The naming as 43rd (Wessex) Division is a little misleading as it took place in 1915 and after the original division had effectively been broken up.

The units of the Division had moved to their annual summer camp on Salisbury Plain in late July 1914 when War Office instructions arrived for precautionary measures to be taken. On 3 August the brigades moved to defended ports while Divisional HQ was established at Exeter. All units were mobilised for full time war service on 5 August 1914. Five days later the Division reconcentrated at Salisbury Plain and HQ moved to Tidworth.

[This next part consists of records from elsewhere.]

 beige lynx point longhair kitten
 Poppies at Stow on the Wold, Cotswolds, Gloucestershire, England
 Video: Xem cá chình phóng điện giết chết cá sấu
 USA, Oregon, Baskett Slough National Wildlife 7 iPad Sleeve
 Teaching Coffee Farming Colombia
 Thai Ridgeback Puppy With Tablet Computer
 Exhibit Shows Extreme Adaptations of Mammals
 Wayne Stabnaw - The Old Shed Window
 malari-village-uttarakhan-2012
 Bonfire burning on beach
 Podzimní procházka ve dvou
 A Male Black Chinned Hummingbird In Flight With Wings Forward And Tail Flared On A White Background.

On 22 September 1914 the Government of India agreed to send 32 British and 20 Indian regular army battalions to Europe in exchange for 43 TF battalions. Lord Kitchener proposed instead to send the Wessex Division. The entire Division was to go, with the exception of the staffs of the infantry brigades, the ammunition columns of the artillery brigades, the Royal Engineers, the Royal Army Medical Corps and the Hampshire Heavy Battery, RGA. All units assembled at Southampton on 9 October. Sailing via Malta and Suez, the main body of the Division went to Bombay, landing on 9 November, with three units (4th, 5th and 6th Devons) landing at Karachi two days later.

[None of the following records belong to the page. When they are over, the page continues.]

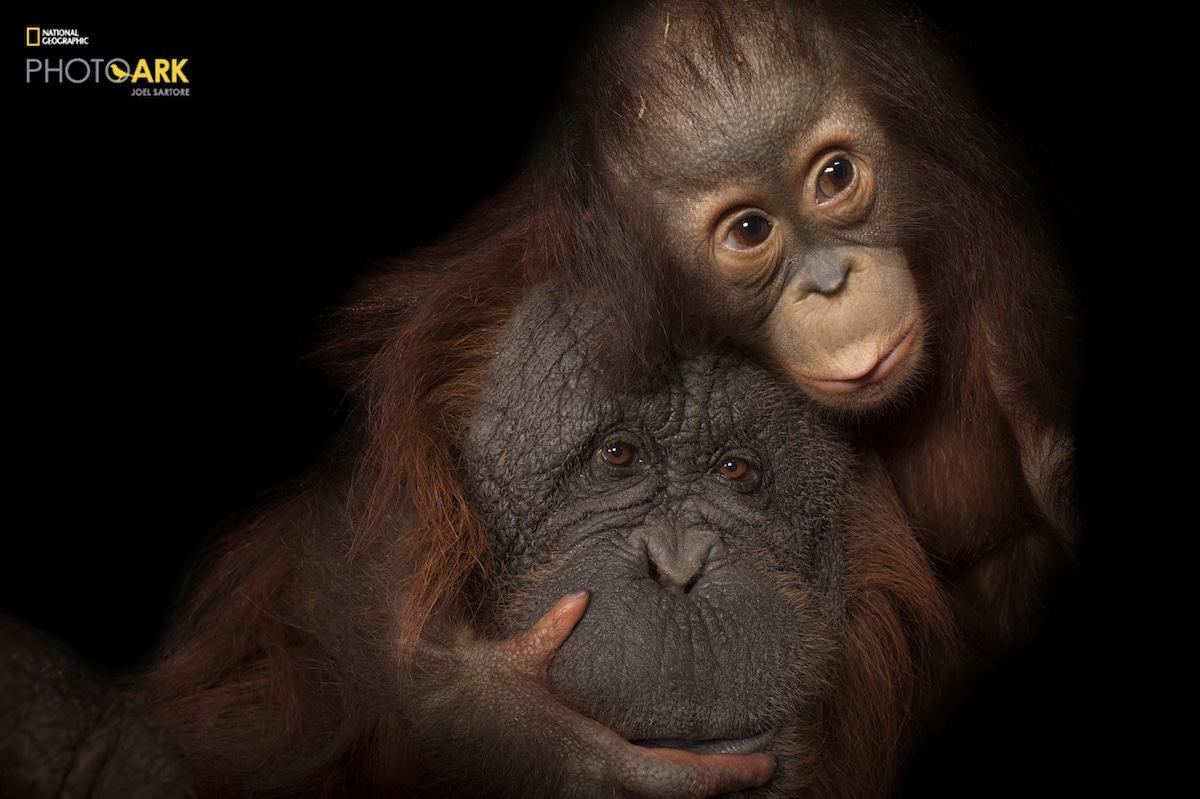 National Geographic Photo Ark by Joel Sartore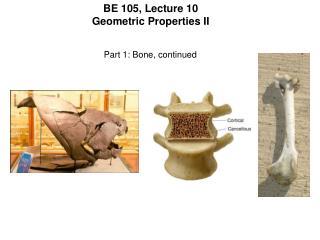 BE 105, Lecture 10 Geometric Properties II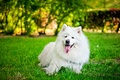 Картинка собака, самоед, трава, белая, язык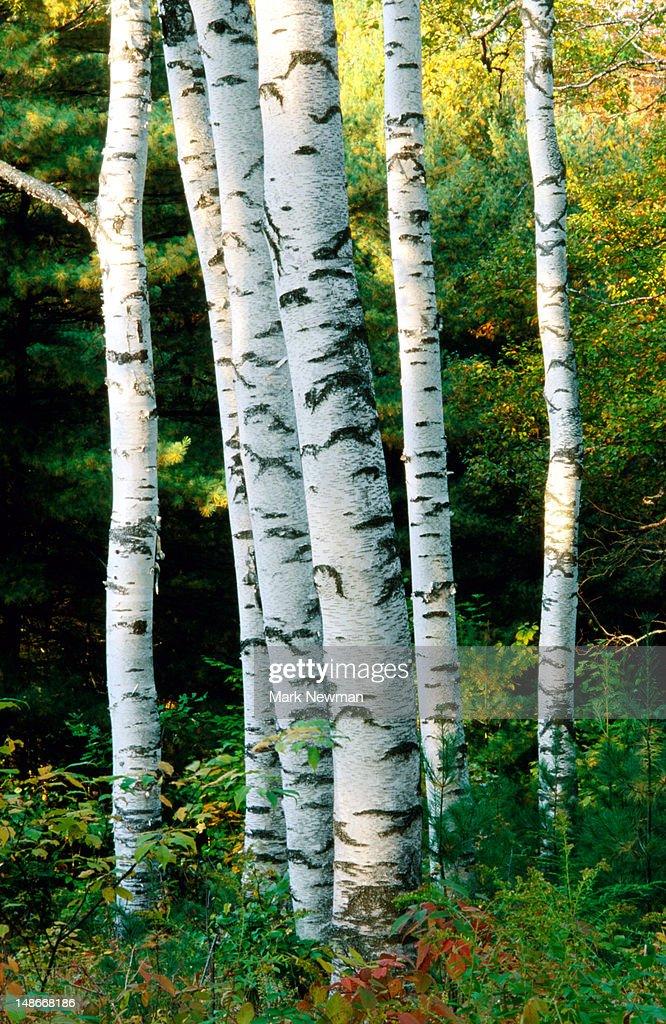 Birch trees. : Stock Photo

On arrival, the units reverted to peacetime service conditions but remained embodied for full time duty.


In March 1915, the 4th Hampshire Regiment and 5th Hampshire Howitzer Battery RFA left for service in Mesopotamia.

4th Hampshire Howitzer Battery RFA went to Aden in September 1915.


Large numbers of units were sent to Mesopotamia; they were replaced by Second Line TF and Garrison units coming out from England. These units, while taking over the roles, were not placed under Divisional command.


Three units left for Palestine and others went to Mesopotamia and Aden.

In 1919, some men being sent home from Mesopotamia were retained in India and formed into provisional battalions on account of local civil disorders. They were retained in India for the Third Afghan War. This aside, units were gradually reduced to cadres and sailed for England. The Wessex Division was reformed in England in 1920.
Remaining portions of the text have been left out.